KTouch

Anne-Marie Mahfouf annemarie.mahfouf at free.fr
Fri May 4 08:24:18 UTC 2012


On 05/03/2012 12:25 PM, Sebastian Gottfried wrote:
> Hello everyone,
>
> in the last couple of months I did some work on KTouch. Because the
> changes
> are quite big by now, I published my results on github for now:
>
>    http://github.com/sebasgo/ktouch
>
> This repository is a fork of the official KTouch and my commits merge cleanly
> with the current HEAD of it's master branch of it. In the long run I really
> would like to see my changes to be incorporated into the official repository.
>
> What has begun with an experiment with QML in the context of KTouch has
> now
> culminated in a complete rewrite of KTouch. Because the old code didn't
> separate logic and UI code cleanly, it was very difficult to partially extend
> the application with new QML UI features.
>
> I've canceled this experiment very quickly and instead I've started with
> creating new entity classes for the objects KTouch is dealing with and then
> I've constructed a completely new GUI on top of these classes with QML.
>
> At this point I've a more-or-less working application again. It shares no code
> with the old application but reuses its data. My code brings a lot of changes
> and new features to KTouch, here is a quick summary:
>
> 1. New GUI
>
>   * screen shot: http://github.com/sebasgo/ktouch/wiki
>   * completely done in QML
>   * uses the new QML Plasma Components for common widgets to ensure a
>     consistent look and feel
>   * application is split into three screens:
>      * home screen: profile management + course and lesson selection
>      * training screen: that's the main attraction
>      * summary screen: here the user can review his performance after finishing
>        a lesson
>
> 2. Keyboard Layout Auto-detection
>
>   * so no need to configure this manually
>   * courses are matched to detected layout to present the user a sensible
>     choice
>
> 3. Lesson Unlocking and Extended Training Statistics
>
>   * two kind of profiles: one for beginners, one for advanced users
>   * for beginner profiles new lessons are only unlocked after mastering the
>     previous lessons by reaching specific accuracy and speed thresholds
>   * users of advanced profiles may access all lessons immediately
>   * training stats are now stored in SQLite database
>   * unfortunately incompatible with the old stats, because they are now
> tracked
>     per lesson, not per training session
>
> 4. New File Formats for Courses and Keyboard Layouts
>
>   * course format is pretty much unchanged in comparison to the old training
>     file format, but has some extensions
>   * keyboard layout format changed much more, but the new format is much
> easier
>     to understand
>   * for both there is a script under /extras to convert from the old format to
>     the new one automating what can be automated
>
> 5. Missing Features / TODO
>
>   * only very few keyboard layouts and courses are converted two the new
>     format, therefore I recommend to try out the application with a German or
>     UK keyboard layout
>   * score screen is pretty much a TODO
>   * no keyboard layout and course editor
>   * RTL support
>   * restricted portability, because keyboard layout detection depends on X
>
> There is still a lot of work left to do before this version of KTouch is in a
> releasable state. My main question if there is interest to integrate my
> version of KTouch back into the KDE development infrastructure and the KDE
> Edu
> project.
>
> As far as I know the KTouch project is currently practically unmaintained. I'm
> obviously willing to complete and maintain my version of KTouch and I really
> would like see it become part of the KDE Edu project.
>
> Cheers,
>
> Sebastian Gottfried
>
Hi Sebastian,

First, thanks for your interest in KTouch. KTouch is a very popular 
application and is present in KDE Edu since the beginning, it has been a 
well-known app since a long time and has a very large user-base. The 
code thus was getting old as you mentioned and it's a very good thing to 
have new fresh code.

KDE will soon release 4.9 and thus we have time to consider things for 
"after 4.9" as the KDE community does not know right now if there will 
be a 4.10 or if we move to the new kdelibs frameworks (as far as I know).
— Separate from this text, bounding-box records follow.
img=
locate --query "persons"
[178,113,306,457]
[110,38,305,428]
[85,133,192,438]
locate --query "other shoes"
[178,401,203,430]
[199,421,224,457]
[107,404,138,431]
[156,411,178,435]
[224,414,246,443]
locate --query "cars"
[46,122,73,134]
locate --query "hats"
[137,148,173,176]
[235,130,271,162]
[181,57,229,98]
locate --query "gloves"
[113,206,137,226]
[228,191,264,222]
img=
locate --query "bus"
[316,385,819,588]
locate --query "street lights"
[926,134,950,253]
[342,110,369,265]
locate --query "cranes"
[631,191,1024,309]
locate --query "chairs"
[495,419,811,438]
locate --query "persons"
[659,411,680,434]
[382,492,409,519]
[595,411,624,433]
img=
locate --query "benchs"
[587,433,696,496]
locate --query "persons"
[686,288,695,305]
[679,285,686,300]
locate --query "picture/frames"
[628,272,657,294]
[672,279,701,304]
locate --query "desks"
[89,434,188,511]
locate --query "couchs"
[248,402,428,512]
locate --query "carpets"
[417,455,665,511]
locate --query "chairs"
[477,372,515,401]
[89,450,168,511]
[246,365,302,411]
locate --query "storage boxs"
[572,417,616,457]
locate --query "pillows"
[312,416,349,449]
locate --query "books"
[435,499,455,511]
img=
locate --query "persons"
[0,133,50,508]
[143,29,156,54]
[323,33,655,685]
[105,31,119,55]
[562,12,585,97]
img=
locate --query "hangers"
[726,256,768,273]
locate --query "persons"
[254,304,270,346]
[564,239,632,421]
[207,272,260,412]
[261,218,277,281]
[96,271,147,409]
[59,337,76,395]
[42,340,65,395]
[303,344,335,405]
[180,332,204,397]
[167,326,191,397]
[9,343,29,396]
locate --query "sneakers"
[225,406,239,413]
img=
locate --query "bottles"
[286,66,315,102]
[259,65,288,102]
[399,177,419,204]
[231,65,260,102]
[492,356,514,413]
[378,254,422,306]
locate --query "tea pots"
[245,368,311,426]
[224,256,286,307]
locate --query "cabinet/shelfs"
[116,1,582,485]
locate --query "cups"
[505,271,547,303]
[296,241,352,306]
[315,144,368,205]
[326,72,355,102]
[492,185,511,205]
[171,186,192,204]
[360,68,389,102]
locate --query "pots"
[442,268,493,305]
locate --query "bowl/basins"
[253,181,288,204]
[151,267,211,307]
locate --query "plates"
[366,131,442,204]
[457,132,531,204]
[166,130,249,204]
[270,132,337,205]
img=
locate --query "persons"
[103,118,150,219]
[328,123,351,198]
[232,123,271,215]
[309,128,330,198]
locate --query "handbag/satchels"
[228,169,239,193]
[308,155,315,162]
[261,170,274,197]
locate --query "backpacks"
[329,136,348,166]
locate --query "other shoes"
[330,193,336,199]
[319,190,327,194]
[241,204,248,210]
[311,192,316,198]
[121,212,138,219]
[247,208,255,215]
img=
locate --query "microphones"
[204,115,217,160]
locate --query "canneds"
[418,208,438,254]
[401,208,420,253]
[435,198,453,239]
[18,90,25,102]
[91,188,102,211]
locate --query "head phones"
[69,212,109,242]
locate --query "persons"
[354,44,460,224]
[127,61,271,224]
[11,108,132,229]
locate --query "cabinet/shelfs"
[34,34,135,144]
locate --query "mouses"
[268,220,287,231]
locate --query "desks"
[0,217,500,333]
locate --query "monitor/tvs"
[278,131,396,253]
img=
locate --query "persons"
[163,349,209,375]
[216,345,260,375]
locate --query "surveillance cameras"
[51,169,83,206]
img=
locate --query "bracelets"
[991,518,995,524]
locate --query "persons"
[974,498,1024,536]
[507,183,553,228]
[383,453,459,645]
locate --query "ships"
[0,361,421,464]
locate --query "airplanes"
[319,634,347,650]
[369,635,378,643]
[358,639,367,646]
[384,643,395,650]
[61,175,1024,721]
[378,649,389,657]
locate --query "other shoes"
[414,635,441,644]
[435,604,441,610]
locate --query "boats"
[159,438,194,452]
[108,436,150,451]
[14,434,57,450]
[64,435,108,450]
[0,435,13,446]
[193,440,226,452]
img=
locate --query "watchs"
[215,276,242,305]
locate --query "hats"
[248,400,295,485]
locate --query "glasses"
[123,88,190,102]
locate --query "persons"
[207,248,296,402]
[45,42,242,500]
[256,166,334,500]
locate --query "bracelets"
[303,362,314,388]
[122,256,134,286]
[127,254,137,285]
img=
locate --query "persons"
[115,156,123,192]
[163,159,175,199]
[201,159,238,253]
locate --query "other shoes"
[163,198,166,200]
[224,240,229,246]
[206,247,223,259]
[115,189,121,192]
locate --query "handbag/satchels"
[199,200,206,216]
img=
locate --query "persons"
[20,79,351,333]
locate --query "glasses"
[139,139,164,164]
I personally think we should  move to your code after 4.9 (and work on 
it in between):
- the code is modern, especially the separation logic/UI
- you will maintain it
- we have time to sort out problems

Problem to solve:
- as Laszlo mentioned, relying on Plasma components is maybe not the 
best choice. The KDE community has no global solutions for QML 
components outside Plasma. I tried to raise this problem a few times 
inside the KDE project but went nowhere. I'll poll other KDE sub 
projects to see what they use and what is the best approach in the long 
time and in term of portability. Calligra does not use QML for desktop 
so far, not sure what KDE Games will do. In KDE Edu we use self-made 
components in KHangMan and Kanagram. The question so far as I see it is: 
will each app make it's own QML components or will we have a set of 
ready-made QML components already available (like the Plasma ones but 
not relying on Plasma). Could KDE Edu start such a set?